小説 川崎サイト

 

帽子の警告

 
 室田は玄関の廊下に細く小さなテーブルのような棚を置いている。友人の引っ越しのときに貰ったものだ。丁度それぐらいの高さのテーブルが欲しかった。棚は二段で横板はない。一寸した仮置き場だ。
 タネも仕掛けもないマジックのテーブルのようなものだが、いつの間にか帽子置きになっていた。戻ったとき、すぐにそこに帽子を置く。そして出るときはその帽子を取りながら靴を履く。
 帽子置きにするつもりはなかったのだが、帽子を置くともう面積はそれで占めてしまうので、他の物が置けなくなる。だから非常に贅沢な帽子掛けのようなもの。掛けるのではなく、置くので帽子置きだろうか。
 その日、台風が接近していたのだが、室戸は出掛けることにした。風は弱く、雨は小雨。まだ遠いのだろう。その前に来た台風は近くを通過したのだが、それさえ分からないほど穏やかなものだった。それが頭の何処かにある。この程度なら大丈夫と。
 そして、いつものように出掛けようと、鞄を肩に引っかけ、帽子置きの前に来たのだが、帽子がない。戻ったとき、確かに被っていた。ここに置いたはずなので、あるはず。しかし探さなくても視野に入っている。下に落ちていた。
「ん」
 と、室田は験を担いだ。帽子が落ちた。地面ではないが板張りの廊下。風で帽子が飛んだというイメージではなく、転倒した絵が浮かんだ。
 帽子が消えることはある。これは帽子置き場ではなく、被ったまま部屋まで入り、その辺りにポイと置いた場合だ。置き場所が違うだけだが、しばらくは消えたようになり、見付からなかったりする。しかし、何処かで脱いだことは確かなので、分かりやすいところに置かれていたりする。しかし棚から帽子が落ちたことは今までない。

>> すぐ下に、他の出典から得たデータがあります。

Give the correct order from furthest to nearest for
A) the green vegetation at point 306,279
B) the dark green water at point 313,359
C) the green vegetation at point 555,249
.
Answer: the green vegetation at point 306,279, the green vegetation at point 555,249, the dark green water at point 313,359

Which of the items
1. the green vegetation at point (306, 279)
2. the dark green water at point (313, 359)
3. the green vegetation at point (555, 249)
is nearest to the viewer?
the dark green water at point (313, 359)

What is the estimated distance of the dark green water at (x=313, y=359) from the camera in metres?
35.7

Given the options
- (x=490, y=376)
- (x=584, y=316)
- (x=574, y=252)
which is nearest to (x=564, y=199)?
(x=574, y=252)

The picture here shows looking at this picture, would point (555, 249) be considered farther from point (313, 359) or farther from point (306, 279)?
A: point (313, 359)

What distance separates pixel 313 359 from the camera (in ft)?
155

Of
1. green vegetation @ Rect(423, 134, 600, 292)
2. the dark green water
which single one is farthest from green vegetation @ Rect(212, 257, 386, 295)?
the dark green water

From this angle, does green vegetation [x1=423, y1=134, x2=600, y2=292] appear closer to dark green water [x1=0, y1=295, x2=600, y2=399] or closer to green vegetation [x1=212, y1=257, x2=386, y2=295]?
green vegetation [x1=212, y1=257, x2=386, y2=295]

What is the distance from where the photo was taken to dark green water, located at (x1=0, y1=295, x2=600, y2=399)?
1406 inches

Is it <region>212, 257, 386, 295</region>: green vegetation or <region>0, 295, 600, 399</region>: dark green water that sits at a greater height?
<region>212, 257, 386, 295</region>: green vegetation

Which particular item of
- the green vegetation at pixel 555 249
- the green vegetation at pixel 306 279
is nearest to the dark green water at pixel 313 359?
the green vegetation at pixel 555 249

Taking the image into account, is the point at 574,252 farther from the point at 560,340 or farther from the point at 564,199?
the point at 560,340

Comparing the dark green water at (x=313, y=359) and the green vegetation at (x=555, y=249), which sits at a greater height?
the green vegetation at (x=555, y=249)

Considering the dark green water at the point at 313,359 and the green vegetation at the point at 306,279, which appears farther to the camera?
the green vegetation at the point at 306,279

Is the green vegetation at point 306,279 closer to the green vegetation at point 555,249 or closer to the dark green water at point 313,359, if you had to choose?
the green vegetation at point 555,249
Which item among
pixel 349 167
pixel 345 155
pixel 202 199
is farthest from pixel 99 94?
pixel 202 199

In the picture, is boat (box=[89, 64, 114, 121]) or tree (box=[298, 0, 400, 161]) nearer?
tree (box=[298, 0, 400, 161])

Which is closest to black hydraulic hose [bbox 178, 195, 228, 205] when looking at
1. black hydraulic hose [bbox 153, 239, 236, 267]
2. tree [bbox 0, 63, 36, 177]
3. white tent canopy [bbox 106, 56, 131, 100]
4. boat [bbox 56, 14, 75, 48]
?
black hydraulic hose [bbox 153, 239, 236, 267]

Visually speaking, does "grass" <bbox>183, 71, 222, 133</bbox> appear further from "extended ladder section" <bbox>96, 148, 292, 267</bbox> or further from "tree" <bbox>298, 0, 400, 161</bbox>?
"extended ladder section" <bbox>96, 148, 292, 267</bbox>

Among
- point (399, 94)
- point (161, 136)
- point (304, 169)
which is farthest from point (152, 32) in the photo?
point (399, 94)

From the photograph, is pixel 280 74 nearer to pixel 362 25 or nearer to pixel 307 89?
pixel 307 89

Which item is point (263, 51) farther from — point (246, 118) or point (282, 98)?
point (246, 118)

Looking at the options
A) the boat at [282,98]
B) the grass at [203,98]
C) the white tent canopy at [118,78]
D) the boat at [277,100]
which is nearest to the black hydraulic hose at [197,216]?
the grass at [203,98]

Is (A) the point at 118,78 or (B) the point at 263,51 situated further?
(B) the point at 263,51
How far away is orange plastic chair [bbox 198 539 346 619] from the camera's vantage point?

 一人暮らしなので、帽子を隠すような人間も動物もいない。
 玄関戸からの隙間風にしては、まだそんなに強い吹きではない。残るのはしっかりと置かなかったためだろう。それなら目の前で落ちるところが見える。だが、落ちかけのまましばらくは落ちないでそのままだった可能性もある。

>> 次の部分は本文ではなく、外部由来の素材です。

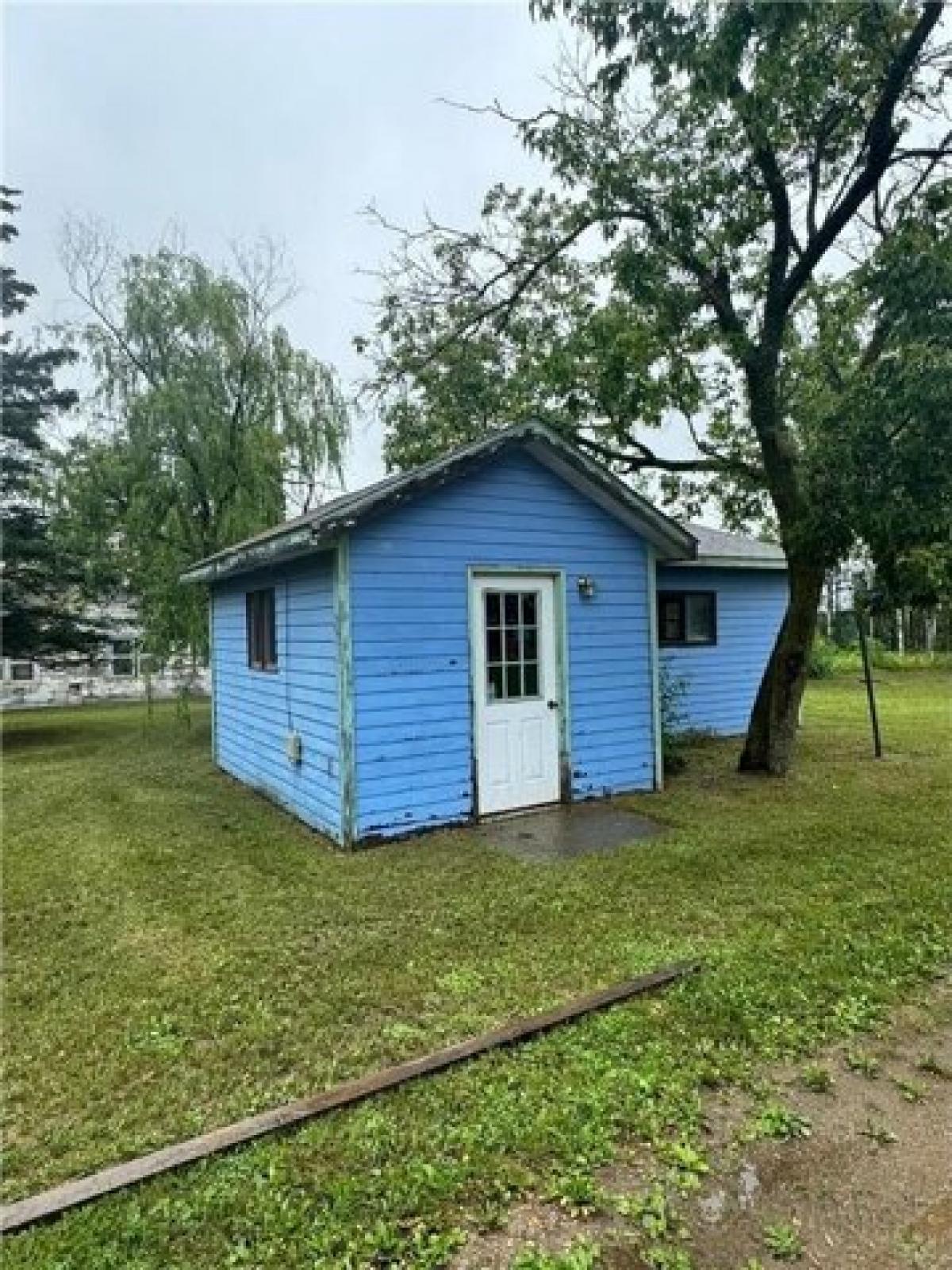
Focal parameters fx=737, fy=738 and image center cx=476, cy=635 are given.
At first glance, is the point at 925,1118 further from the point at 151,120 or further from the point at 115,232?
the point at 115,232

 どちらにしても出掛けようとしているとき、帽子が落ちた。これはゲンクソが悪い。そう感じるのは台風が来ていることを知っているため。もしものことがある。
「この帽子のようになるぞ」と警告されたように感じたが、風雨はそれほどでもないので、帽子は飛ばないだろう。帽子だけが飛べば問題はないが、本体も一緒に飛ぶと大変だ。そのイメージが真っ先に来ていた。
「これはただの験担ぎだ」と室戸は、そう判断した。判断などする必要もないのだが、天気が天気だけに、出掛けない方がいいのかなと、少しは迷った。
 結局、室戸は玄関を開け、自転車に乗り、出掛けた。小雨だが、濡れるので傘を差し、路地道を進む。風がややあるが、これなら大丈夫だろう。
 しかし、大通りに出た瞬間、ものすごい突風を受け、バランスを崩した。風の通り道になっていたのだろう。
 バランスを取りながら帽子を押さえた。片手は傘を持っているので、傘を持つ手でハンドルを押さえる芸当だ。まだ、そんな余裕がある。
 強い風を受けたのは一瞬で、そのあとは問題はなかったが、用事を済ませ、戻るとき、風雨が強まっていた。予想外に早く来ていたのだろう。小枝がしなり、悲鳴のような声を発している。枝が路面に落ちているのを見て、これは傘など差せる状態ではないと覚悟し、濡れながら走った。やはり、帽子が知らせてくれたことは正しかったのだ。しかし、それが正しいとすれば、何処かで帽子が落ちるはず。帽子だけではなく、本体も。
 転倒する。これは歩いていれば問題はないが、自転車がいけない。バランスを崩し、思わぬ角度でいきないバタンと横倒しになれば、ダメージはかなりある。
「乗るのを諦めよう」
 室戸は傘は差せないし、自転車にも乗れないので、自転車にすがりつくように戻った。
 そして大きな通りから路地に入る間際、押さえるのが間に合わず、帽子が飛んだ。路上に転がり、口を向けた帽子を拾いながら、室戸は呟いた。
「中身が入っていなくて良かった」と。